• Tasks to perform:
**a)** In the baseball blog post below, what is the Kansas City club's name taken from?
**b)** According to the baseball blog post below, why might some wonder whether the best National League team made the 2015 World Series?
**c)** Carry on the baseball blog post below from its final sentence.

This being late October, everybody has naturally got World Series Fever. Say what you will about all those other sports, Foot-Ball, Basket-Ball, Croquet, Hurling, Rugby, Chess, what-have-you… Baseball IS the National Past Time, and when October rolls around, the nation’s eyes are on the diamond, and we wait with bated breath the crowning of the next champion.
The Library of Congress yesterday (Prints and Photos division) posted a news article about the bygone days of World Series fever, in the golden days before television, when the boys would gather around the newspaper scoreboard or the local radio to follow the play-by-play.
I’ll bet that was fun, standing on the street, watching the action. No commercial interruptions. No instant replays. No expert analysis explaining everything in detail. Well, on second thought, there was probably plenty of that, but on a more local level.
If the boys look pretty sedate in that picture, it might be because the Yankees swept the Series that year, 4 games to 0 over the Cincinnati Reds. A lot of pitching in that series, as the Reds batted .203, while the Yankees did about the same, at .206. The Yankees did hit 7 HR in that series, though, while the Reds could muster nary a one. King Kong Keller hit .438 for the Yankees, with 3 HR and 6 rbi.
Tonight is game 3 or the 2015 series, in NY, with KC leading the Mets, two games to nothing. (As if you didn’t know.)
Kansas City had the top record in the AL, so I like to see them in the series. In the Senior Circuit, the hated St. Louis Cards won 100 games in the regular season, while the Metropolitans only garnered 90. Some might therefore wonder if the best team in the NL has actually made it to the World Series.
But them’s the rules. A KC/St. Louis series would have been fun, though.
Kansas City’s got a good club. With two games gone, I’m not going to make any predictions, but I always like to see the AL take the series, no matter who I think is going to win.
Incidentally, who knows why the KC club is named the Royals? Perhaps you think it is a tip of the cap to the old KC Monarch’s of the old Negro Leagues? Well, then, you are wrong. The Royals are named for the American Royal livestock show, rodeo, horse show, and, I guess, a barbecue competition, held annually in KC since 1899. Turns out that no one knows why the KC Monarchs were named the Monarchs – but it is possibly a tip of the cap to the same Royal livestock show. It’s possible, but nobody knows for sure. Is that all they can think of down there?
Finally, I’d just like to point out for posterity, I did just happen to nail the Twins final record this season, in my prediction post of April 9th.
First time that’s ever happened. We all look for better things next season.
It’s been a good long while between posts. Life…
And it seems that the Twins are in the pennant race! Okay, well, not exactly. Trying to nail that last wild-card spot for the playoffs does not quite equate to a pennant race. Still, it’s perhaps as close as we get now a days, since the loser of the Wild Card race is eliminated, done, see ya’ next year. And it is the best of all possible worlds, to have meaningful baseball games to play in September. So we are enjoying it, come what may. It’s been an interesting season for the Twins; new manager, losing their star pitcher for half the season, Torii Hunter, the arrival of All the Young Talent, Buxton, Sano, Rosario, Hicks, Duffy, and all the rest. And there’s a lot of ball yet to be played!

• Study material:
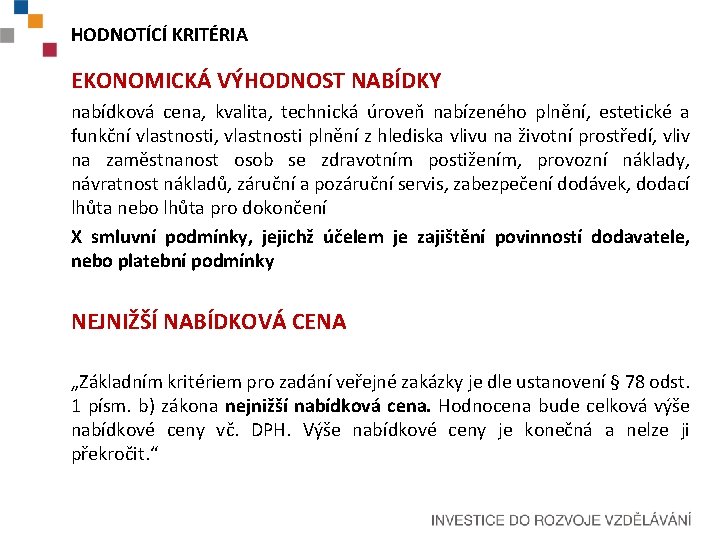 HODNOTÍCÍ KRITÉRIA

EKONOMICKÁ VÝHODNOST NABÍDKY

nabídková cena, kvalita, technická úroveň nabízeného plnění, estetické a funkční vlastnosti, vlastnosti plnění z hlediska vlivu na životní prostředí, vliv na zaměstnanost osob se zdravotním postižením, provozní náklady, návratnost nákladů, záruční a pozáruční servis, zabezpečení dodávek, dodací lhůta nebo lhůta pro dokončení

X smluvní podmínky, jejichž účelem je zajištění povinností dodavatele, nebo platební podmínky

NEJNIŽŠÍ NABÍDKOVÁ CENA

„Základním kritériem pro zadání veřejné zakázky je dle ustanovení § 78 odst. 1 písm. b) zákona nejnižší nabídková cena. Hodnocena bude celková výše nabídkové ceny vč. DPH. Výše nabídkové ceny je konečná a nelze ji překročit.“

INVESTICE DO ROZVOJE VZDĚLÁVÁNÍ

• Answers by item number:
**a)** The American Royal livestock show, rodeo, horse show, and barbecue competition, held annually in Kansas City since 1899.

**b)** The St. Louis Cardinals won 100 games in the regular season, while the Mets, who reached the Series, won only 90.

**c)**
I also noted that Big Papi, David Ortiz, has hit #500 for his career. What if the Twins had not cut him loose at the end of 2002? Surely a low point in Terry Ryan’s career…
Anyway. Congrats to Big Papi. Stay tuned…
Because I have been living under a rock for the last few months, and for December in particular, I totally absolutely missed the news about:
a. Chris Colabello, being claimed by Toronto off waivers (December 8th! Where was I?)
b. Colabello being outrighted to the Triple A Buffalo Bisons.(February11th! Where was I?)
And so, here I am, suddenly thinking to myself, “Hey, wha… where… where’s Colabello? What happened to Colabello?”
Yes, this kind of brings me down, even though I probably should have been preparing for it, lo these many months. For the Twins have a first baseman name of Mauer, and once Joe picked up the first baseman’s glove, that probably indicated that all the other first baseman better start to pack their bags. (Goodbye, Justin Morneau. So long, Chris Colabello.)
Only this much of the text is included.